■ **Selected excerpt**:
++++++++++++++++++++
Re: [PATCH 1/2] f2fs: support FALLOC_FL_COLLAPSE_RANGE

From: Jaegeuk Kim
Date: Wed Apr 29 2015 - 17:31:04 EST


Hi Chao,

On Sat, Apr 18, 2015 at 06:00:36PM +0800, Chao Yu wrote:
> Now, FALLOC_FL_COLLAPSE_RANGE flag in ->fallocate is supported in ext4/xfs.
>
> In commit, the semantics of this flag is descripted as following:
> "1) It collapses the range lying between offset and length by removing any data
> blocks which are present in this range and than updates all the logical
> offsets of extents beyond "offset + len" to nullify the hole created by
> removing blocks. In short, it does not leave a hole.
> 2) It should be used exclusively. No other fallocate flag in combination.
++++++++++++++++++++
List every file system that the patch email above names.

■ **Raw data**:
++++++++++++++++++++
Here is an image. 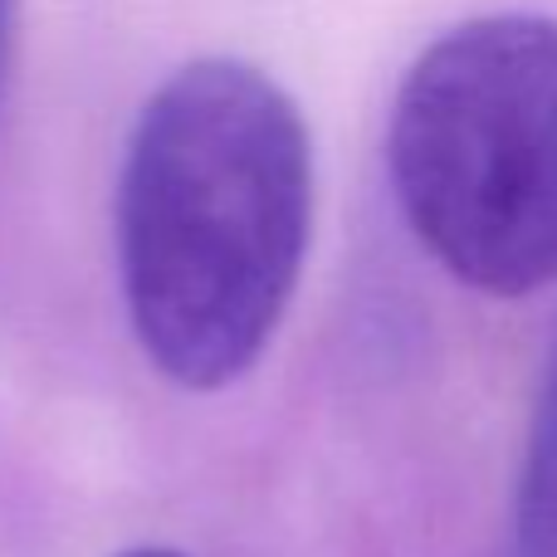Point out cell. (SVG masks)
++++++++++++++++++++
■ **Written answer**: f2fs, ext4, xfs